The study builds on earlier work in which the researchers reported that the molecular decline leading to aging begins at reproductive maturity due to inhibitory signals from the germ line cells to other tissues to prevent induction of protective cell stress responses. In C. elegans, this is between eight and 12 hours of adulthood, yet the animal will typically live another three weeks. The researchers screened the roundworm's approximately 22,000 genes and identified a set of genes, called the mitochondrial electron transport chain (ETC), as a central regulator of age-related decline. Mild downregulation of ETC activity, small doses of xenobiotics and exposure to pathogens resulted in healthier animals, the researchers found.
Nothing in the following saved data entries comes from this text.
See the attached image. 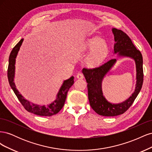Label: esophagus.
Listing matches in <instances>:
<instances>
[{
  "label": "esophagus",
  "instance_id": "1",
  "mask_svg": "<svg viewBox=\"0 0 152 152\" xmlns=\"http://www.w3.org/2000/svg\"><path fill=\"white\" fill-rule=\"evenodd\" d=\"M77 79H83L84 78V76L83 74H82V73H77Z\"/></svg>",
  "mask_w": 152,
  "mask_h": 152
}]
</instances>
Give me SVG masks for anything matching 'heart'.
<instances>
[{
  "mask_svg": "<svg viewBox=\"0 0 152 152\" xmlns=\"http://www.w3.org/2000/svg\"><path fill=\"white\" fill-rule=\"evenodd\" d=\"M80 49L85 50H91L86 59V64L90 66L99 65L107 56L109 50L108 44L99 37H93L87 40Z\"/></svg>",
  "mask_w": 152,
  "mask_h": 152,
  "instance_id": "b5f03b06",
  "label": "heart"
}]
</instances>
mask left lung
Wrapping results in <instances>:
<instances>
[{"label":"left lung","instance_id":"1","mask_svg":"<svg viewBox=\"0 0 152 152\" xmlns=\"http://www.w3.org/2000/svg\"><path fill=\"white\" fill-rule=\"evenodd\" d=\"M114 37L113 54L118 58H129L134 61L136 65V85L134 91L126 100L119 103L108 102L104 96L102 91V82L104 77L117 62L116 59L104 63L93 69H82V73L87 82L88 98L91 108L99 115L113 117L124 113L128 110L140 92L143 82L142 57L132 40L126 33L121 30L112 29Z\"/></svg>","mask_w":152,"mask_h":152}]
</instances>
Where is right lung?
<instances>
[{
    "instance_id": "obj_1",
    "label": "right lung",
    "mask_w": 152,
    "mask_h": 152,
    "mask_svg": "<svg viewBox=\"0 0 152 152\" xmlns=\"http://www.w3.org/2000/svg\"><path fill=\"white\" fill-rule=\"evenodd\" d=\"M23 42V39L20 40L15 47L12 50L9 58V66L7 70V77L9 83L15 93L18 100L20 101L21 104L27 111L39 116H47L50 117L58 113L65 104L66 98V95L69 89L74 83V77L72 76L68 79L64 80L60 88L59 89L58 93L56 94V98L54 102L47 105H40L30 102V101L26 99L23 96L18 90L15 83V64L16 58L20 49L22 43Z\"/></svg>"
}]
</instances>
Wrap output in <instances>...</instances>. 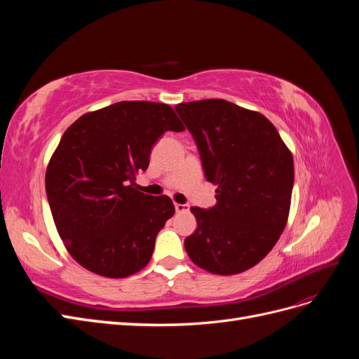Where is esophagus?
<instances>
[{
  "instance_id": "obj_1",
  "label": "esophagus",
  "mask_w": 359,
  "mask_h": 359,
  "mask_svg": "<svg viewBox=\"0 0 359 359\" xmlns=\"http://www.w3.org/2000/svg\"><path fill=\"white\" fill-rule=\"evenodd\" d=\"M175 210H177V212H189L190 206L186 203H175Z\"/></svg>"
}]
</instances>
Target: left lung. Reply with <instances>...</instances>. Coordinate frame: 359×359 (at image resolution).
Wrapping results in <instances>:
<instances>
[{
  "label": "left lung",
  "mask_w": 359,
  "mask_h": 359,
  "mask_svg": "<svg viewBox=\"0 0 359 359\" xmlns=\"http://www.w3.org/2000/svg\"><path fill=\"white\" fill-rule=\"evenodd\" d=\"M193 135L206 181L217 186L210 210L191 206L198 229L184 241L194 265L233 276L259 264L285 231L293 158L268 118L223 99L175 106Z\"/></svg>",
  "instance_id": "1"
}]
</instances>
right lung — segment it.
Segmentation results:
<instances>
[{"mask_svg": "<svg viewBox=\"0 0 359 359\" xmlns=\"http://www.w3.org/2000/svg\"><path fill=\"white\" fill-rule=\"evenodd\" d=\"M168 130H184L169 104L119 102L64 132L46 169V194L60 238L85 269L124 278L148 265L175 206L166 194L139 191L135 181Z\"/></svg>", "mask_w": 359, "mask_h": 359, "instance_id": "obj_1", "label": "right lung"}]
</instances>
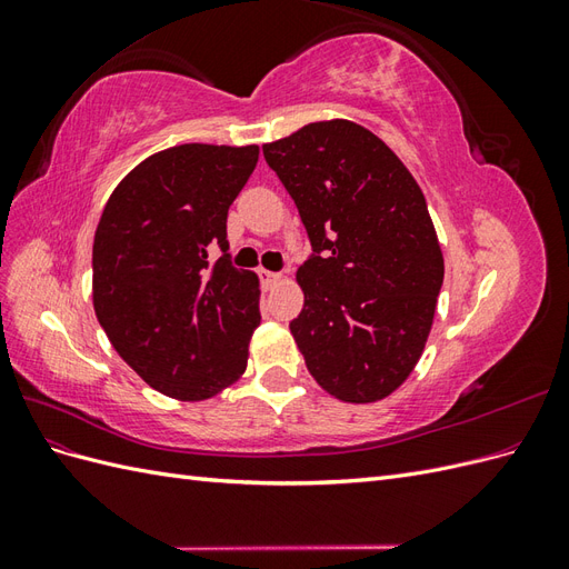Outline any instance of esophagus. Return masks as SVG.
Here are the masks:
<instances>
[{
	"label": "esophagus",
	"instance_id": "34e87169",
	"mask_svg": "<svg viewBox=\"0 0 569 569\" xmlns=\"http://www.w3.org/2000/svg\"><path fill=\"white\" fill-rule=\"evenodd\" d=\"M282 274L280 272H272V270H261V280L266 287H272L274 282H280Z\"/></svg>",
	"mask_w": 569,
	"mask_h": 569
}]
</instances>
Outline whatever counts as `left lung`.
<instances>
[{
  "mask_svg": "<svg viewBox=\"0 0 569 569\" xmlns=\"http://www.w3.org/2000/svg\"><path fill=\"white\" fill-rule=\"evenodd\" d=\"M313 253L297 272L289 322L316 382L349 403L399 387L422 356L443 256L422 189L399 157L351 120L311 123L263 144Z\"/></svg>",
  "mask_w": 569,
  "mask_h": 569,
  "instance_id": "left-lung-1",
  "label": "left lung"
}]
</instances>
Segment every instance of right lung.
I'll list each match as a JSON object with an SVG mask.
<instances>
[{
    "label": "right lung",
    "instance_id": "obj_1",
    "mask_svg": "<svg viewBox=\"0 0 569 569\" xmlns=\"http://www.w3.org/2000/svg\"><path fill=\"white\" fill-rule=\"evenodd\" d=\"M256 163V144L170 147L123 178L97 226V320L170 399H209L247 368L261 322L258 278L232 266L228 211Z\"/></svg>",
    "mask_w": 569,
    "mask_h": 569
}]
</instances>
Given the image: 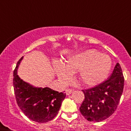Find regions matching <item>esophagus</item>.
<instances>
[{"instance_id": "1", "label": "esophagus", "mask_w": 131, "mask_h": 131, "mask_svg": "<svg viewBox=\"0 0 131 131\" xmlns=\"http://www.w3.org/2000/svg\"><path fill=\"white\" fill-rule=\"evenodd\" d=\"M72 91H73L72 90H71V89H66V93L67 95H69V94H70L72 92Z\"/></svg>"}]
</instances>
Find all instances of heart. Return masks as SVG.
Returning <instances> with one entry per match:
<instances>
[{
	"mask_svg": "<svg viewBox=\"0 0 131 131\" xmlns=\"http://www.w3.org/2000/svg\"><path fill=\"white\" fill-rule=\"evenodd\" d=\"M111 58L100 54L96 50H88L69 58L65 65L54 63V68L60 78L68 81L71 73L77 72V80L86 86H95L104 81L112 68Z\"/></svg>",
	"mask_w": 131,
	"mask_h": 131,
	"instance_id": "heart-1",
	"label": "heart"
}]
</instances>
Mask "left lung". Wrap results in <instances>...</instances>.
Listing matches in <instances>:
<instances>
[{
	"mask_svg": "<svg viewBox=\"0 0 131 131\" xmlns=\"http://www.w3.org/2000/svg\"><path fill=\"white\" fill-rule=\"evenodd\" d=\"M124 87L121 66L115 65L108 79L94 87L83 90L84 99L79 107L86 120L100 122L113 114L117 108Z\"/></svg>",
	"mask_w": 131,
	"mask_h": 131,
	"instance_id": "1",
	"label": "left lung"
}]
</instances>
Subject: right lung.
I'll use <instances>...</instances> for the list:
<instances>
[{"mask_svg":"<svg viewBox=\"0 0 131 131\" xmlns=\"http://www.w3.org/2000/svg\"><path fill=\"white\" fill-rule=\"evenodd\" d=\"M23 57L14 70L13 84L16 102L29 119L35 122L47 123L58 113L66 94L48 87L35 88L23 81L17 75V69Z\"/></svg>","mask_w":131,"mask_h":131,"instance_id":"add662e5","label":"right lung"}]
</instances>
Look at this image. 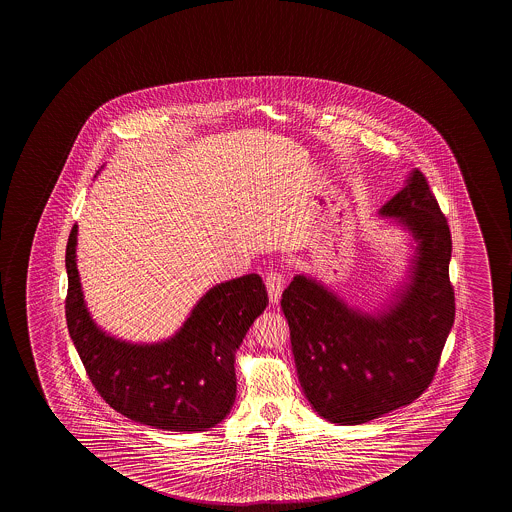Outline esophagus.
<instances>
[{"instance_id":"obj_1","label":"esophagus","mask_w":512,"mask_h":512,"mask_svg":"<svg viewBox=\"0 0 512 512\" xmlns=\"http://www.w3.org/2000/svg\"><path fill=\"white\" fill-rule=\"evenodd\" d=\"M264 284L268 289L269 302L277 303L284 291V275L280 271H269L264 278Z\"/></svg>"}]
</instances>
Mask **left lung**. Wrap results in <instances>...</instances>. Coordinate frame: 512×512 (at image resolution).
<instances>
[{
  "label": "left lung",
  "mask_w": 512,
  "mask_h": 512,
  "mask_svg": "<svg viewBox=\"0 0 512 512\" xmlns=\"http://www.w3.org/2000/svg\"><path fill=\"white\" fill-rule=\"evenodd\" d=\"M380 214L418 241L412 284L391 309L371 318L305 277H294L280 302L303 393L339 425L368 423L425 393L455 319L452 234L427 176L414 169Z\"/></svg>",
  "instance_id": "1"
}]
</instances>
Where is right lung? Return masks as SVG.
Returning a JSON list of instances; mask_svg holds the SVG:
<instances>
[{
  "instance_id": "obj_1",
  "label": "right lung",
  "mask_w": 512,
  "mask_h": 512,
  "mask_svg": "<svg viewBox=\"0 0 512 512\" xmlns=\"http://www.w3.org/2000/svg\"><path fill=\"white\" fill-rule=\"evenodd\" d=\"M76 225L66 246V321L94 389L114 411L148 427L202 432L234 405V353L268 305L255 273L212 287L166 343L107 336L85 309L75 260Z\"/></svg>"
}]
</instances>
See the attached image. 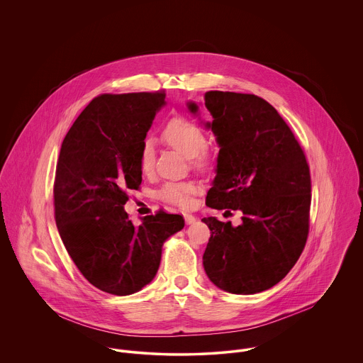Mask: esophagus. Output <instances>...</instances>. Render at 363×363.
I'll return each mask as SVG.
<instances>
[{
    "mask_svg": "<svg viewBox=\"0 0 363 363\" xmlns=\"http://www.w3.org/2000/svg\"><path fill=\"white\" fill-rule=\"evenodd\" d=\"M184 220H186L187 225H193V223L197 222V218L194 215H191V213H184Z\"/></svg>",
    "mask_w": 363,
    "mask_h": 363,
    "instance_id": "34e87169",
    "label": "esophagus"
}]
</instances>
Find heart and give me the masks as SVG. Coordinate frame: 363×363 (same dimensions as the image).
Returning a JSON list of instances; mask_svg holds the SVG:
<instances>
[{
	"label": "heart",
	"mask_w": 363,
	"mask_h": 363,
	"mask_svg": "<svg viewBox=\"0 0 363 363\" xmlns=\"http://www.w3.org/2000/svg\"><path fill=\"white\" fill-rule=\"evenodd\" d=\"M163 141L180 152L182 155L191 159L193 164L199 169H208L213 163V154L206 148L207 137L201 127L187 118H173L167 123L162 133ZM155 162V150L152 141L147 140L140 151V167L143 173H150ZM197 191V186L191 182L183 183H166L159 197L170 204L179 207L190 206V197Z\"/></svg>",
	"instance_id": "obj_1"
}]
</instances>
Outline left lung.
<instances>
[{
    "instance_id": "obj_1",
    "label": "left lung",
    "mask_w": 363,
    "mask_h": 363,
    "mask_svg": "<svg viewBox=\"0 0 363 363\" xmlns=\"http://www.w3.org/2000/svg\"><path fill=\"white\" fill-rule=\"evenodd\" d=\"M204 125L219 147L207 194L213 209L240 211L242 223L204 218V269L219 289L253 295L277 285L301 257L309 233L311 173L279 113L256 95L209 91ZM191 114L199 104L187 102Z\"/></svg>"
}]
</instances>
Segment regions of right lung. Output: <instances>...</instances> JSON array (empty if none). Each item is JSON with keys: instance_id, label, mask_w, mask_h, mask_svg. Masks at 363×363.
Returning a JSON list of instances; mask_svg holds the SVG:
<instances>
[{"instance_id": "add662e5", "label": "right lung", "mask_w": 363, "mask_h": 363, "mask_svg": "<svg viewBox=\"0 0 363 363\" xmlns=\"http://www.w3.org/2000/svg\"><path fill=\"white\" fill-rule=\"evenodd\" d=\"M164 94L101 95L67 133L57 162L54 215L61 240L98 289L127 296L155 278L163 243L182 215L159 211L140 226L128 219L127 190L143 182L140 151Z\"/></svg>"}]
</instances>
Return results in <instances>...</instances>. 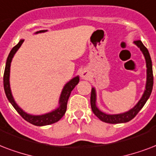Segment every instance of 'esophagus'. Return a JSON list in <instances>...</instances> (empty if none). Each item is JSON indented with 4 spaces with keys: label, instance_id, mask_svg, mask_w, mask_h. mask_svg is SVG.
Wrapping results in <instances>:
<instances>
[{
    "label": "esophagus",
    "instance_id": "obj_1",
    "mask_svg": "<svg viewBox=\"0 0 156 156\" xmlns=\"http://www.w3.org/2000/svg\"><path fill=\"white\" fill-rule=\"evenodd\" d=\"M80 76H81L82 79L86 80L88 78H89L90 76V74H89V72L88 70H83L81 72V74H80Z\"/></svg>",
    "mask_w": 156,
    "mask_h": 156
}]
</instances>
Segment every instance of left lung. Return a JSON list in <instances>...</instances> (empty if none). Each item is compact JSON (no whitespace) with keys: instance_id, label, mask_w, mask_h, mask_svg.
I'll list each match as a JSON object with an SVG mask.
<instances>
[{"instance_id":"obj_1","label":"left lung","mask_w":156,"mask_h":156,"mask_svg":"<svg viewBox=\"0 0 156 156\" xmlns=\"http://www.w3.org/2000/svg\"><path fill=\"white\" fill-rule=\"evenodd\" d=\"M136 44L140 50L142 51V54L146 60V66H147V81H146V86L145 90L142 94L140 100L137 102V104L134 107L131 108L127 112L119 113V114H107L102 112L97 106V93L94 87H92L91 97H90V103H91V108L94 115L101 119L102 121L109 123V124H120V123H126L130 121L133 119L136 115L142 109L145 103L147 102L148 98L151 96V94L153 89V71H152V62L151 56H150L148 49L144 46L141 41H136L133 42Z\"/></svg>"}]
</instances>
Old age is the primary risk factor for many human diseases, but the overarching principles and molecular mechanisms that drive aging remain poorly understood. Aging has long been thought of as a stochastic process that is characterized by the gradual accumulation of cell damage. However, recent evidence suggests that aging arises, at least in part, from programmed events early in life that promote reproduction. In the nematode Caenorhabditis elegans, the ability to prevent metastable proteins from misfolding and aggregating fails early in adulthood, resulting in the appearance and persistence of protein aggregates in multiple tissues before animals have ceased reproduction.
Proteostasis is routinely maintained through the activity of constitutive and inducible stress response pathways. Among these, the transcription factor HSF-1 promotes the expression of molecular chaperones and enhances protein-folding capacity in the cytosol and nucleus through the heat shock response (HSR). During C. elegans adulthood, the HSR undergoes rapid repression as animals commence reproduction, thereby leaving cells vulnerable to environmental stress and proteostasis collapse well before overt signs of aging are distinguishable. This suggests that precise regulatory switches actively repress the HSR early in life as part of programs that promote reproduction at the cost of proteostasis.
To this end, we performed an unbiased genetic screen to identify genes whose knockdown maintains resistance to thermal stress and prevents repression of the HSR in reproductively active adults. We identified the mitochondrial electron transport chain (ETC) as a robust determinant of the timing and severity of the decline in the HSR and show that mild mitochondrial stress increases HSF-1 binding at target promoters, maintains the HSR, and preserves proteostasis in reproductively active animals. These beneficial effects were achieved without the severe physiological defects typically associated with impaired mitochondrial function, suggesting that modulation of mitochondrial activity is a physiologically relevant determinant of the timing of repression of the HSR and cytosolic proteostasis collapse with age.